_Problem details_
Write out exactly the lines from the first line of the records below through the line that contains "At (x=70, y=336) is B4.6 flare.", and stop there.
=== Supplied data ===
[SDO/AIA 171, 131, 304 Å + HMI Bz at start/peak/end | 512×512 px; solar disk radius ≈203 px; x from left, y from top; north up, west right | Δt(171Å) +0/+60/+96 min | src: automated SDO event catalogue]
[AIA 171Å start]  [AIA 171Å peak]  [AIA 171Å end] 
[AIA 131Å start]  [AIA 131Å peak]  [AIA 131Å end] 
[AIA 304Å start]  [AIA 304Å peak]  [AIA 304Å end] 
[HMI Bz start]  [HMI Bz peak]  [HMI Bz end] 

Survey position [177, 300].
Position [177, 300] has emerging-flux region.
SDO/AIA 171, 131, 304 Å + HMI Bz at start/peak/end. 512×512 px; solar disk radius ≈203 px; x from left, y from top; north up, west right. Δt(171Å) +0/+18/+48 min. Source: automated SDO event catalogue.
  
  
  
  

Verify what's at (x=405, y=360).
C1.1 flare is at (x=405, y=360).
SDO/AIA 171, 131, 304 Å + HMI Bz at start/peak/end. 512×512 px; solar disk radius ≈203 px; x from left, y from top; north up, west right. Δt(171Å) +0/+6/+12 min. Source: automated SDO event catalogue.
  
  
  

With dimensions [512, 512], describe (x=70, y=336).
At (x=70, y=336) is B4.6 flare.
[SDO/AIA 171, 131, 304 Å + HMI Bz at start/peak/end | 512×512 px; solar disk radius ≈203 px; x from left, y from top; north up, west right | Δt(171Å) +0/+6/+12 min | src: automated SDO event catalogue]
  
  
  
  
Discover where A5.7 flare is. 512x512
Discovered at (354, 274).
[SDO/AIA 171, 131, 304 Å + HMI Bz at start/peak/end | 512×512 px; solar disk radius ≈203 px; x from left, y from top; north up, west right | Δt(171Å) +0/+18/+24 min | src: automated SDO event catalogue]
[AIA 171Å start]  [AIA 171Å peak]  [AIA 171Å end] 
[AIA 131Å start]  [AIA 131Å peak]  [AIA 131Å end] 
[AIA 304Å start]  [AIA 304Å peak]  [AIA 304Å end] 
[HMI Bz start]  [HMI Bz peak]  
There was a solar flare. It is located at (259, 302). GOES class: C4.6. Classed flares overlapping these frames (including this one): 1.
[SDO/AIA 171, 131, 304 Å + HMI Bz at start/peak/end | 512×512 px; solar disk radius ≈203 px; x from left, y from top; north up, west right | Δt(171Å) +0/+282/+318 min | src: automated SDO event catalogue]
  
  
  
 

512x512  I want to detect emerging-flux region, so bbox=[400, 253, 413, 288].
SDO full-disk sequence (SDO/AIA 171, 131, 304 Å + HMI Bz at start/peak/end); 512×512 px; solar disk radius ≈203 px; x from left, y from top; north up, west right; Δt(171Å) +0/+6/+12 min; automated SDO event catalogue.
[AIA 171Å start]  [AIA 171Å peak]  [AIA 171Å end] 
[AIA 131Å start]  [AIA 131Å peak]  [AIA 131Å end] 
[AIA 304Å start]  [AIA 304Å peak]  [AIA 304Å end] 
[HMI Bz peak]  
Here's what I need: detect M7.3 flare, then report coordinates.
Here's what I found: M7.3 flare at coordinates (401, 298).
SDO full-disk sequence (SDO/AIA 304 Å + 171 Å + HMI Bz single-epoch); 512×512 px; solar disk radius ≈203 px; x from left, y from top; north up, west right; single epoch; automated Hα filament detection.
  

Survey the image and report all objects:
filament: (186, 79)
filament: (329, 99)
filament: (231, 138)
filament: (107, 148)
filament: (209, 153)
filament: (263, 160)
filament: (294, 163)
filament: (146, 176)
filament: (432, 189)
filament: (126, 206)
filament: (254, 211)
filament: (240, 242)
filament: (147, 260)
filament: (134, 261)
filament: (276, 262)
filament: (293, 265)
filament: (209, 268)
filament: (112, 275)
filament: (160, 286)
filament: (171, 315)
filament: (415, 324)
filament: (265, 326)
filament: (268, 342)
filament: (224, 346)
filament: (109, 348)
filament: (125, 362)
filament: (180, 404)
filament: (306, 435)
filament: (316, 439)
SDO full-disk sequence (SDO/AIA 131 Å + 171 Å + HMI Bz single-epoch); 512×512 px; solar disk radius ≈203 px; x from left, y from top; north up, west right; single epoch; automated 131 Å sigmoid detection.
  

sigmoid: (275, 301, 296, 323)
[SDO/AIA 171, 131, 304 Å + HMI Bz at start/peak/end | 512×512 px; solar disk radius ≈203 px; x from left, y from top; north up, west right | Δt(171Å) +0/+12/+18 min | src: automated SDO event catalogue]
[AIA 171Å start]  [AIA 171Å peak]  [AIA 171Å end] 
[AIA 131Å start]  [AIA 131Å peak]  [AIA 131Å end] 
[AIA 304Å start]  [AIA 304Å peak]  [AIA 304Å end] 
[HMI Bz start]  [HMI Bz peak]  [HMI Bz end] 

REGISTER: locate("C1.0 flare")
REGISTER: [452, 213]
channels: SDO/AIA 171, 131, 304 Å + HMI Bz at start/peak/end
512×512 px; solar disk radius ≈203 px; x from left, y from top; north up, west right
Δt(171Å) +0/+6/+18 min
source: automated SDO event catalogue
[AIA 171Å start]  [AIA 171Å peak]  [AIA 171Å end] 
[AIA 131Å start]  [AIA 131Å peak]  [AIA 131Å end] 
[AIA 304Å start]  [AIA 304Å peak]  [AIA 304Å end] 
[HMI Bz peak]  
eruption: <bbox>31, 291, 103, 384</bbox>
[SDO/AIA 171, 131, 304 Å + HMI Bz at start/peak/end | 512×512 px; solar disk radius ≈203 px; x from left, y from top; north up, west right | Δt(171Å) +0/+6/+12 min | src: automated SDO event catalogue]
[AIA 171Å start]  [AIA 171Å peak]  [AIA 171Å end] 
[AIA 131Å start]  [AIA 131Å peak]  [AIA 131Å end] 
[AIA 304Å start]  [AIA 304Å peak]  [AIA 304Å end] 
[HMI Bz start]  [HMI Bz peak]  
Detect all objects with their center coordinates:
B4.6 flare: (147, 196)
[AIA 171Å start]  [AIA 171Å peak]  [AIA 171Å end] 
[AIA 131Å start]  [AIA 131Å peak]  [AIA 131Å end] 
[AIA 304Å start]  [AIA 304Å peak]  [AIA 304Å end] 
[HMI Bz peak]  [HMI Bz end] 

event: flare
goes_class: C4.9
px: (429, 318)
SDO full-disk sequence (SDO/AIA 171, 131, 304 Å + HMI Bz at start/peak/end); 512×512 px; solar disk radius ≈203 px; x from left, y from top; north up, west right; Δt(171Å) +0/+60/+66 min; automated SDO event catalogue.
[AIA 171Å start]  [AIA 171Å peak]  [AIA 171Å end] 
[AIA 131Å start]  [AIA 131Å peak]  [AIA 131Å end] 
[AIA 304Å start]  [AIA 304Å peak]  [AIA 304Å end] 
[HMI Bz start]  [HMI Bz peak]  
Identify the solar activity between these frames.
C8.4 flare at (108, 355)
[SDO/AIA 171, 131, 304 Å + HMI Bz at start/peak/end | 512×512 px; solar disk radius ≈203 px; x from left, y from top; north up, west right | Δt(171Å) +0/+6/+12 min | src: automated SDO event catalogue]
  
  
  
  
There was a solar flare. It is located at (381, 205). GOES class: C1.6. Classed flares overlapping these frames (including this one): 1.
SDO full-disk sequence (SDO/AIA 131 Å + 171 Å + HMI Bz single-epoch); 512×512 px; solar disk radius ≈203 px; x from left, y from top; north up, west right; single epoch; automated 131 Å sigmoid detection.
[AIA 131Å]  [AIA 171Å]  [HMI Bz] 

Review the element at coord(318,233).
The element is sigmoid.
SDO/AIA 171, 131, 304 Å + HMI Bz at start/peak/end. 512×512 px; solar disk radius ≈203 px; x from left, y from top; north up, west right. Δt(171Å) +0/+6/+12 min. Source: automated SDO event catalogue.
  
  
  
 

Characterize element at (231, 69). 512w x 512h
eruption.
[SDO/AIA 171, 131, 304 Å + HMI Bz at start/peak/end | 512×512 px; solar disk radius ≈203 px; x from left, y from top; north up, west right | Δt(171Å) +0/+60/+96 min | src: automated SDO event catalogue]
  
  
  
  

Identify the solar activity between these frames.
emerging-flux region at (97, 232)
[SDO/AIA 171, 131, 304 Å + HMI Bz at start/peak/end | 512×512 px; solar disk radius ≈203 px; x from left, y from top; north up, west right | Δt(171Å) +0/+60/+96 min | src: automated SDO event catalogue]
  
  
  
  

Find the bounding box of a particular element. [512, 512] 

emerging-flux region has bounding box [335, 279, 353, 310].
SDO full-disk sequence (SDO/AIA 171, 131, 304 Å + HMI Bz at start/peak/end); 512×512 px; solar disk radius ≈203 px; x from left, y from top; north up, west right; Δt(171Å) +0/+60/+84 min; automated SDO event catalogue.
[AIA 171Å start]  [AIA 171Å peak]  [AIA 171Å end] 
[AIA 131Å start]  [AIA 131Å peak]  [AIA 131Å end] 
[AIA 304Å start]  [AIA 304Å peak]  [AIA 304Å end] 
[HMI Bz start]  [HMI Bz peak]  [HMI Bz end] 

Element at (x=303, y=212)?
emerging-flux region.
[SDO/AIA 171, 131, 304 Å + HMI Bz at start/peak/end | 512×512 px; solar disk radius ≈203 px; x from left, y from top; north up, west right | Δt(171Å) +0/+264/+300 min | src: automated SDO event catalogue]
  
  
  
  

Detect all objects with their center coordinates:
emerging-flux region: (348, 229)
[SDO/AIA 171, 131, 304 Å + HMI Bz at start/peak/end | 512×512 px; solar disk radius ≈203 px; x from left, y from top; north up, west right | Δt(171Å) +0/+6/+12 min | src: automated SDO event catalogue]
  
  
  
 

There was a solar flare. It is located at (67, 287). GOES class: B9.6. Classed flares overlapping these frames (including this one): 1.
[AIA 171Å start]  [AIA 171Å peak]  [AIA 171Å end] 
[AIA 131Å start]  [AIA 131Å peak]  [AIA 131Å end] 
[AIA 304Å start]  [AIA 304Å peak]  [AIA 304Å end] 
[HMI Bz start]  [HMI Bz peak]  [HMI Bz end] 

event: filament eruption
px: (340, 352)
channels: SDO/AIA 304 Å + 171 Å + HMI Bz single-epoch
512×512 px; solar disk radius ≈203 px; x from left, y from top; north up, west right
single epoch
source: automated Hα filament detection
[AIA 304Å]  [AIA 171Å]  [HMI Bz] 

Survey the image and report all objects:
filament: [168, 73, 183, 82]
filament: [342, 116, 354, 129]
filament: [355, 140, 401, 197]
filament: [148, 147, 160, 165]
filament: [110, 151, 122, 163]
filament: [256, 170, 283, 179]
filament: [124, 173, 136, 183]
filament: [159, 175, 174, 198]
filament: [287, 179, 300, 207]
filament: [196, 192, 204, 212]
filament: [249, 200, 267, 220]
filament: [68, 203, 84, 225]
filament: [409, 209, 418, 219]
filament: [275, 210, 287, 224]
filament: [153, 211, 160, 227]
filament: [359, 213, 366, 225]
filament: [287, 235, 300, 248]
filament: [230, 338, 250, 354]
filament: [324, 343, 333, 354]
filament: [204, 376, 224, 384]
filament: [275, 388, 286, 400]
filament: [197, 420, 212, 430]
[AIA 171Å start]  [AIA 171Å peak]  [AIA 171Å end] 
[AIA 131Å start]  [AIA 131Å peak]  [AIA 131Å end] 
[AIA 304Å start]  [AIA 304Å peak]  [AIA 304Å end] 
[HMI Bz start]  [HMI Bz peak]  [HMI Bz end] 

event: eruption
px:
===
_Solved problem_
[SDO/AIA 171, 131, 304 Å + HMI Bz at start/peak/end | 512×512 px; solar disk radius ≈203 px; x from left, y from top; north up, west right | Δt(171Å) +0/+60/+96 min | src: automated SDO event catalogue]
[AIA 171Å start]  [AIA 171Å peak]  [AIA 171Å end] 
[AIA 131Å start]  [AIA 131Å peak]  [AIA 131Å end] 
[AIA 304Å start]  [AIA 304Å peak]  [AIA 304Å end] 
[HMI Bz start]  [HMI Bz peak]  [HMI Bz end] 

Survey position [177, 300].
Position [177, 300] has emerging-flux region.
SDO/AIA 171, 131, 304 Å + HMI Bz at start/peak/end. 512×512 px; solar disk radius ≈203 px; x from left, y from top; north up, west right. Δt(171Å) +0/+18/+48 min. Source: automated SDO event catalogue.
  
  
  
  

Verify what's at (x=405, y=360).
C1.1 flare is at (x=405, y=360).
SDO/AIA 171, 131, 304 Å + HMI Bz at start/peak/end. 512×512 px; solar disk radius ≈203 px; x from left, y from top; north up, west right. Δt(171Å) +0/+6/+12 min. Source: automated SDO event catalogue.
  
  
  

With dimensions [512, 512], describe (x=70, y=336).
At (x=70, y=336) is B4.6 flare.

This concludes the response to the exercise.